NHLBI officials issued the announcement today, about one year before the study was originally scheduled to end. Going by the title TWiTCH (TCD With Transfusions Changing to Hydroxyurea), the Phase III randomized clinical trial at 25 medical centers in the U.S. and Canada compared standard therapy (monthly erythrocyte transfusions) with the alternative (daily hydroxyurea) for children with elevated transcranial Doppler (TCD) velocities and high risk of stroke.
"Early results indicate that TWiTCH is a success. Hydroxyurea works as well as blood transfusions to lower TCD velocities, which lowers the risk of the child having a stroke," said Russell E. Ware, MD, PhD, principal investigator of the study and director of Hematology at Cincinnati Children's Hospital Medical Center, which served as the study's Medical Coordinating Center.
"A group of outside experts has been reviewing the TWiTCH data every few months to ensure the safety of children in the clinical trial and to monitor the data," Ware explained. "This group met recently and after careful consideration of the interim data results, recommended that the study be stopped since hydroxyurea worked as well as transfusions to lower TCD velocities." The NHLBI and National Institutes of Health (NIH) agreed with the recommendation.
"No child should ever suffer a stroke, which is why it was so important for the NHLBI to support the TWiTCH trial," said Gary Gibbons, MD, director of the NHLBI. "This critical research finding opens the door to more treatment options for clinicians trying to prevent strokes in children living with the sickle cell disease."
The study enrolled its first patient in September 2011 and included children between ages 4 and 16 years with sickle cell anemia and abnormally elevated TCD velocities, which increases their risk of developing a stroke. The current standard therapy for children with elevated TCD velocities is monthly blood transfusions. A total of 121 children were randomized: half received the standard therapy of transfusions while the other half received the alternate treatment with daily hydroxyurea, which has not yet been approved for children with sickle cell anemia.

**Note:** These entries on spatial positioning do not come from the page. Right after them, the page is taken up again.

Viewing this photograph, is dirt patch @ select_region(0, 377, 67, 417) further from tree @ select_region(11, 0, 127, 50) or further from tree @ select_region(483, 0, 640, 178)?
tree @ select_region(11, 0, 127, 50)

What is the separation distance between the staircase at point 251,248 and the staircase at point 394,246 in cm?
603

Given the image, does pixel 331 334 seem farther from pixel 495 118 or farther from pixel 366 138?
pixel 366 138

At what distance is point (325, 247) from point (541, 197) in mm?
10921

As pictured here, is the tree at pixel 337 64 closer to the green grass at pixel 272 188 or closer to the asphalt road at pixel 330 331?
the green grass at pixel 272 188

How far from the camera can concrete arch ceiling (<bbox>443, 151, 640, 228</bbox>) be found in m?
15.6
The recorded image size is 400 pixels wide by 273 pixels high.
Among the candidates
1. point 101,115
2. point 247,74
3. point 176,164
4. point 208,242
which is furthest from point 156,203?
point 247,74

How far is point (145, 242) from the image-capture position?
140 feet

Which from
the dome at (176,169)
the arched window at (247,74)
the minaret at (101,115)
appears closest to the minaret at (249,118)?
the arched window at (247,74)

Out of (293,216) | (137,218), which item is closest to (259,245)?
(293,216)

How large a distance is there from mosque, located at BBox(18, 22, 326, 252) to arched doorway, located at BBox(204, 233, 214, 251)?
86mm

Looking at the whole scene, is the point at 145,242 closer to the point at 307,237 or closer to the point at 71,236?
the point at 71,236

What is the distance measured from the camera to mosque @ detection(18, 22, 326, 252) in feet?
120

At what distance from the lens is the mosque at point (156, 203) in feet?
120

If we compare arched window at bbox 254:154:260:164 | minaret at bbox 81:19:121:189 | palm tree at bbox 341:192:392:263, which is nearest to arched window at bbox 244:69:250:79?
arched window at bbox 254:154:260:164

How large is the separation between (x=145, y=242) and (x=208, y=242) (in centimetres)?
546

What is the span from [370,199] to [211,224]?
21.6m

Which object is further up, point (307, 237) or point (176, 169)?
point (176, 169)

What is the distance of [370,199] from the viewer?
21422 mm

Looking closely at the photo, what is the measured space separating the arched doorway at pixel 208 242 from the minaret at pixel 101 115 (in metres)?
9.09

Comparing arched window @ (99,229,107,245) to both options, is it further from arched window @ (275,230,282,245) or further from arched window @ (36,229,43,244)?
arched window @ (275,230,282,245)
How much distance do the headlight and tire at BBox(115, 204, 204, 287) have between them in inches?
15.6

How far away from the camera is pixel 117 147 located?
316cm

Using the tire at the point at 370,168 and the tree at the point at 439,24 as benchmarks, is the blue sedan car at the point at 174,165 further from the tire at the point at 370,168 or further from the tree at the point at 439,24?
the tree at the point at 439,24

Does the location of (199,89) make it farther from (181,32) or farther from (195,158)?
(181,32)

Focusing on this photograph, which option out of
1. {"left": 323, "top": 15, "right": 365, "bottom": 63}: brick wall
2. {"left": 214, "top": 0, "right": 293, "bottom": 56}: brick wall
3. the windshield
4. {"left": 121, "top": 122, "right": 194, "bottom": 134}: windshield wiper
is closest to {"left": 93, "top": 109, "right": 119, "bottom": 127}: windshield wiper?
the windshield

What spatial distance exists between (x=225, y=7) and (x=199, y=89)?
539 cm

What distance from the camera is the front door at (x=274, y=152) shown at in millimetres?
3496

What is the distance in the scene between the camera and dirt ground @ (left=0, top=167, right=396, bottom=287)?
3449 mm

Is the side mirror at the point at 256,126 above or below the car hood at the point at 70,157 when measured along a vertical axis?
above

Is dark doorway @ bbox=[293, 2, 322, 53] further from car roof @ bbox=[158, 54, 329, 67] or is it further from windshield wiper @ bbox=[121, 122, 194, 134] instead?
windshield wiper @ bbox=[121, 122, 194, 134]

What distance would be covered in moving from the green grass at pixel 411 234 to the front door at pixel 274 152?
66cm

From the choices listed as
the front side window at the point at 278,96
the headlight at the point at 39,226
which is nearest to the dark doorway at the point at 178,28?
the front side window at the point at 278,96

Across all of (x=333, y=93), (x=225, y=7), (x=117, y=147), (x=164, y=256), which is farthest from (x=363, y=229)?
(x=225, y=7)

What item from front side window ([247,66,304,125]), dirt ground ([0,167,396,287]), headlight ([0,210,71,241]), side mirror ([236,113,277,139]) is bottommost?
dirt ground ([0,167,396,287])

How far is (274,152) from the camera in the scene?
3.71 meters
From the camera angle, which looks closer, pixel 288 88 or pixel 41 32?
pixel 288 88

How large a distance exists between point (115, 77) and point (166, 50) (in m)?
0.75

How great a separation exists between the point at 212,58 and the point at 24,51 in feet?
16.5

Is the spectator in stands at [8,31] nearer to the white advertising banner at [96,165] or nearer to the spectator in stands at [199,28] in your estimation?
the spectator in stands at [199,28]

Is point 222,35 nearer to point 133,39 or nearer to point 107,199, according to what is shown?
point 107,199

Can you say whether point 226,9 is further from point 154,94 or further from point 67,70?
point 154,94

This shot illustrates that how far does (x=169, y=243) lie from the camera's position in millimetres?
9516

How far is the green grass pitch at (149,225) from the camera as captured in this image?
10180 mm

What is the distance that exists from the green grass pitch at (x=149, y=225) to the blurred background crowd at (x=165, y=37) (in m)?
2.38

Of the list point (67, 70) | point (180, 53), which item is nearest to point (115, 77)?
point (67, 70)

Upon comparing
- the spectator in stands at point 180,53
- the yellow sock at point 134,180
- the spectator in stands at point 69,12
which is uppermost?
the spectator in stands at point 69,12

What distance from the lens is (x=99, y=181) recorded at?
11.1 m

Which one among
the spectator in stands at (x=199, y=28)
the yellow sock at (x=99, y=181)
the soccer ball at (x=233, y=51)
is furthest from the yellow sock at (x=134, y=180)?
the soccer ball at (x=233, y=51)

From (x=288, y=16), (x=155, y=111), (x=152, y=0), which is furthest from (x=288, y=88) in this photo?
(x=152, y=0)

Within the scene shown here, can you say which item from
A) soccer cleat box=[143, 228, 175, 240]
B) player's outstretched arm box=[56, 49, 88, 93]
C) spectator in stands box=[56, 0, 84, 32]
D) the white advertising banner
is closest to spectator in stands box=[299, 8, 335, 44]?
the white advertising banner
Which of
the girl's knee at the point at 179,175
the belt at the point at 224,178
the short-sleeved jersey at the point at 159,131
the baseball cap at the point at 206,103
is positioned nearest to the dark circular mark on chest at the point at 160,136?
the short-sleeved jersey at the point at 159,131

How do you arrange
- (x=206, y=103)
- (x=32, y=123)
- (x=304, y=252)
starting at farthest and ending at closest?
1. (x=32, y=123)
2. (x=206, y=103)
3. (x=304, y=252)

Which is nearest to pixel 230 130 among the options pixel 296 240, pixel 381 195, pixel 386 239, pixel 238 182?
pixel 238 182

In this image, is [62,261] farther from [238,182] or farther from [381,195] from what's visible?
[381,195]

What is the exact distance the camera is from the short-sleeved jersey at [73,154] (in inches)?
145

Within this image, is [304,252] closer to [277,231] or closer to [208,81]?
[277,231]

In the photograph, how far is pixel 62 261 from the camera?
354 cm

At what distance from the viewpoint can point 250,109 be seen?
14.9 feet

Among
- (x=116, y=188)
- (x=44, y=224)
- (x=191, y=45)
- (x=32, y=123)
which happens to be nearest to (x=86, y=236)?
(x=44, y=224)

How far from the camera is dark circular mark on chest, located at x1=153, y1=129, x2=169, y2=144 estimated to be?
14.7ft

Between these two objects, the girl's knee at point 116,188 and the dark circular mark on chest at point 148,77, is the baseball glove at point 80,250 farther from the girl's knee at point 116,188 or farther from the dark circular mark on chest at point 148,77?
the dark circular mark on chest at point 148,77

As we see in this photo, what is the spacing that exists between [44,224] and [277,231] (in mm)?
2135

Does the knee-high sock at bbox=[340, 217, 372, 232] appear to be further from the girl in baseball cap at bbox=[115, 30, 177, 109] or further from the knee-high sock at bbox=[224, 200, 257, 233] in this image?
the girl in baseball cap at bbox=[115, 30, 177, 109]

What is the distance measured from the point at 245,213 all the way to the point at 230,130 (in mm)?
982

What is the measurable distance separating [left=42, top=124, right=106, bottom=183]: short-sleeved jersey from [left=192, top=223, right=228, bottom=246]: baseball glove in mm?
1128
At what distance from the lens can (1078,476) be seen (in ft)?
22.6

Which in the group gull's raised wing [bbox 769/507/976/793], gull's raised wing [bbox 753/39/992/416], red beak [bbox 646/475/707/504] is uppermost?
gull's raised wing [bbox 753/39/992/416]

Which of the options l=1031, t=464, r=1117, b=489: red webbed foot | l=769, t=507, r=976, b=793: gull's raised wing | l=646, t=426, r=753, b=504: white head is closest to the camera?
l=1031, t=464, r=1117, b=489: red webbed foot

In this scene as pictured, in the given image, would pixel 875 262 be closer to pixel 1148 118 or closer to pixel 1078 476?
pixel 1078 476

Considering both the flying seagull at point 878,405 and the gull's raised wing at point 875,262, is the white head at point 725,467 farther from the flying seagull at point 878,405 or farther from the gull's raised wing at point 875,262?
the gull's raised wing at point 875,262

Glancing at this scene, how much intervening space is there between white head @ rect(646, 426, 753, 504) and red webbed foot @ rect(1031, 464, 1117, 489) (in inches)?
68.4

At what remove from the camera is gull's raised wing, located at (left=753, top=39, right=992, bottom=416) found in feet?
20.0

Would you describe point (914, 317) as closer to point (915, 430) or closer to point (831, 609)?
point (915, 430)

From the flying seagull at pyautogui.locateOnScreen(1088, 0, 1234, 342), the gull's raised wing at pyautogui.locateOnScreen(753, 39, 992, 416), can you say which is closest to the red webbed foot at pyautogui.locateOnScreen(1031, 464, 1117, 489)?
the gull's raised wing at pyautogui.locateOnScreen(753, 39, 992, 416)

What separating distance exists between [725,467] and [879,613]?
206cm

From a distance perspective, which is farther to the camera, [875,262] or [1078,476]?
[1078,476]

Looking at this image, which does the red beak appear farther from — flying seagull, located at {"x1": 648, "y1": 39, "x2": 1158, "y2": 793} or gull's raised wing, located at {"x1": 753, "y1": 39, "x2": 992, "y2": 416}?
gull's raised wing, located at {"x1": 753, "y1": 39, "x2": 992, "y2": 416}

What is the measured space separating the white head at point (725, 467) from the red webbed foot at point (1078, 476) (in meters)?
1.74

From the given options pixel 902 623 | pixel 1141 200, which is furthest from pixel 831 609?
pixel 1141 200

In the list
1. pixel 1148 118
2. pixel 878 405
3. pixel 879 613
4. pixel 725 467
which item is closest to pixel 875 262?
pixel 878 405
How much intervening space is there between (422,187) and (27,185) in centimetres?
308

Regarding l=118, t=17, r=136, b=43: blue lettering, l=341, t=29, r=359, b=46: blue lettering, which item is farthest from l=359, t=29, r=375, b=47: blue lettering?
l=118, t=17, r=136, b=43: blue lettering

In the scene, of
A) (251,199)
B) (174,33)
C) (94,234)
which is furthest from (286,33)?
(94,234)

The clinical data-collection portion of the study was originally scheduled for 24 months, but collection is now being stopped early, after only half of the children have completed the treatment phase.
"We did not know if hydroxyurea would reduce the risk of stroke as well as transfusions, so TWiTCH was an important research study," said Barry R. Davis, MD, PhD, principal investigator for the Data Coordinating Center at the University of Texas Health Science Center at Houston (UTHealth) School of Public Health. "The study has now shown that hydroxyurea has a similar benefit as transfusions, so the study is closing early since the main research question has been answered."
An important reason for testing hydroxyurea is that the current standard therapy of monthly blood transfusions to reduce stroke risk can lead to problems such as antibody formation and iron overload, which are increasingly recognized as a source of morbidity in young patients with SCA.
Over the past decade, the laboratory and clinical efficacy of hydroxyurea has been demonstrated in children and adults with SCA. Originally developed as a drug to treat cancer and infections, hydroxyurea boosts fetal hemoglobin production in SCA, which prevents the red blood cells from acquiring the sickled shape that fuels the many complications. Hydroxyurea has been previously shown to have clinical efficacy for a variety of sickle-related complications, but TWiTCH is the first Phase III trial that demonstrates its benefits for children with cerebrovascular disease and increased stroke risk.